Gael Aranda estaba sentado a la mesa siete con ambas manos alrededor de la taza. Había adelgazado desde la guerra. Una cicatriz pálida le cruzaba una ceja y se perdía en un pelo todavía irritantemente oscuro y rebelde. Se parecía menos al criptógrafo real cuyo nombre había aparecido bajo la palabra «traidor» en todos los muros de Valdebruma, y más a un viajero que llevaba años caminando sin encontrar una posada dispuesta a darle cobijo.
—Lo has visto —dijo.
—He visto vapor.
—Lo has leído.
—Antes me ganaba la vida leyendo mentiras. El vapor no supone una gran mejora.
Cinco años atrás, Elena y Gael habían trabajado codo con codo en la sala de señales de palacio. Descifraban mensajes enemigos, desviaban trenes de suministros y pasaban noches sin dormir hablando en números porque las palabras corrientes se habían vuelto demasiado peligrosas.
Después, durante el asedio de la Puerta Norte, Gael entregó al enemigo la clave maestra. La puerta se abrió antes del amanecer. Valdebruma se rindió al mediodía. La ciudad sobrevivió, pero el consejo necesitaba a alguien a quien culpar por la humillación. Gael confesó antes de que pudieran interrogarlo. Nunca explicó por qué.
Elena no se lo preguntó. Algunas traiciones se vuelven más pequeñas cuando se conocen sus motivos, y ella necesitaba que la suya siguiera siendo inmensa.
Gael levantó la segunda taza. Estaba decorada con siete hojas doradas y solo se utilizaba los martes. Por lo general, cuando la dejaba en el centro de la mesa, el té desaparecía gota a gota a través de la porcelana intacta.
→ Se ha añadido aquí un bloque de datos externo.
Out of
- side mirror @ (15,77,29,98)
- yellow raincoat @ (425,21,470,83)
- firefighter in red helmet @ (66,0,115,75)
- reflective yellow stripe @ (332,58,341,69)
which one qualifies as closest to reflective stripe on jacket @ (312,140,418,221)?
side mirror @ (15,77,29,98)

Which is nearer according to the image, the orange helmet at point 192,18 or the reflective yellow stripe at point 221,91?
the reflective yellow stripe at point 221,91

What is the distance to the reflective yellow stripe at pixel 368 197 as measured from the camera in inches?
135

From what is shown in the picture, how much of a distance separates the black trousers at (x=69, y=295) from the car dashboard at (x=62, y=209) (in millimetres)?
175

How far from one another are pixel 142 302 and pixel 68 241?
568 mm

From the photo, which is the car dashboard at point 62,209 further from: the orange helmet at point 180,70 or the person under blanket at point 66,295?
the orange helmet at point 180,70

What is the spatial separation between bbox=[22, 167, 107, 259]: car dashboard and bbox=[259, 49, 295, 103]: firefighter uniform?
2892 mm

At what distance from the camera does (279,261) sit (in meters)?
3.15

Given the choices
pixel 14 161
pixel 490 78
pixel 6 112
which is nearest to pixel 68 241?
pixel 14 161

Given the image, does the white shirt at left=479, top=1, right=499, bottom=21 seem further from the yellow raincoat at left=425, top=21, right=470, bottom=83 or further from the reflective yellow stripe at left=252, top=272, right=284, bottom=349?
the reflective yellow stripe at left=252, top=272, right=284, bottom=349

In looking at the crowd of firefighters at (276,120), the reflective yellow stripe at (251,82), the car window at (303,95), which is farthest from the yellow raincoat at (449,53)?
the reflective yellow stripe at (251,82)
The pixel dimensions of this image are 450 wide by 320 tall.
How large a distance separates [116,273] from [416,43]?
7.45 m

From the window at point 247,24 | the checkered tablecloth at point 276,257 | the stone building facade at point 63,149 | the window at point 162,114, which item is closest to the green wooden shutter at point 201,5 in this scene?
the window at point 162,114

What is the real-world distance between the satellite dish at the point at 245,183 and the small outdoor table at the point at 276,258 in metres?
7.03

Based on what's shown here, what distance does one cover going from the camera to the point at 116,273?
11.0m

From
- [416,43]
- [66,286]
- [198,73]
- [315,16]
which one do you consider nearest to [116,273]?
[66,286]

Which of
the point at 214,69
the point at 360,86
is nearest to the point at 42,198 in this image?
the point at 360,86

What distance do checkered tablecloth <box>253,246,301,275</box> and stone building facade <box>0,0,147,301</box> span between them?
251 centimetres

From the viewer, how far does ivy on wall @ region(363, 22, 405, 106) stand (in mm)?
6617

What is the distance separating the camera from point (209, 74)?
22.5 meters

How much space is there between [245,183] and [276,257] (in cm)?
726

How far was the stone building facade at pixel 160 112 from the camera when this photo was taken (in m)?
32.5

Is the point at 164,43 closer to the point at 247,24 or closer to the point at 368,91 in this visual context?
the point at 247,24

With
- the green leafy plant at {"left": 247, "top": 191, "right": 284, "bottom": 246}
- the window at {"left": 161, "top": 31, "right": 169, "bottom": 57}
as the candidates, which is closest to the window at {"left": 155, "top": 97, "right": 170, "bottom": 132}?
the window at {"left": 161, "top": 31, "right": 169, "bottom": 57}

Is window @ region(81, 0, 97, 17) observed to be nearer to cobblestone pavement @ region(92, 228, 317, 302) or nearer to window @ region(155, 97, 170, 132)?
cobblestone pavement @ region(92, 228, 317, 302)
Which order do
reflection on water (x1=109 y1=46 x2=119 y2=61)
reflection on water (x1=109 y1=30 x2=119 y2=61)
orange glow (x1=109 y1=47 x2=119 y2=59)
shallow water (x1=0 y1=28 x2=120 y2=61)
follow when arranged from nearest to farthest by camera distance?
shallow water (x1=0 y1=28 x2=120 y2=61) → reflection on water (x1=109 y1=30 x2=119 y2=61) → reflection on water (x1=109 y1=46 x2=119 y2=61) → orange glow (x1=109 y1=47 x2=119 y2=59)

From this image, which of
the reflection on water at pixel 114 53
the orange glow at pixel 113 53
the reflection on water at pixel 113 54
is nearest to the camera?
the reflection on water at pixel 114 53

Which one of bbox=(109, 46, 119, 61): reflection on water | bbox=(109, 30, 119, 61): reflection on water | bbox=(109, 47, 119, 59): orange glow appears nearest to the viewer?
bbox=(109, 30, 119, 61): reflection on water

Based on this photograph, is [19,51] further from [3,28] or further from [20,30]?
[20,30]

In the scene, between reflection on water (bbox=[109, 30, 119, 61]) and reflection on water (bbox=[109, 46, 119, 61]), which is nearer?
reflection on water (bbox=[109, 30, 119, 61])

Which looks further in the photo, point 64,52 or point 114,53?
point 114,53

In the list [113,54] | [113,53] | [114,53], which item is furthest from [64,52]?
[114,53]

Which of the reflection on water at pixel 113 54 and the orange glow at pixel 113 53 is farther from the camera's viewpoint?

Aquella noche la taza permaneció llena.
Una vibración recorrió el suelo. Las cucharillas tintinearon detrás de la barra. Maia dejó de apilar sillas. El señor Olmo bajó el periódico. Inés Cárdenas alzó la vista de la bufanda azul que llevaba tejiendo tanto tiempo que nadie recordaba ya para quién era.
Algo bajo el local exhaló. La puerta de entrada se cerró con llave por sí sola.
—Todo el mundo fuera por la cocina —ordenó Elena.
—No. —Gael se puso en pie—. Haz que se queden.
Elena cerró la mano sobre el cuchillo con el que cortaba el té prensado.
—No estás en situación de dar órdenes en mi salón.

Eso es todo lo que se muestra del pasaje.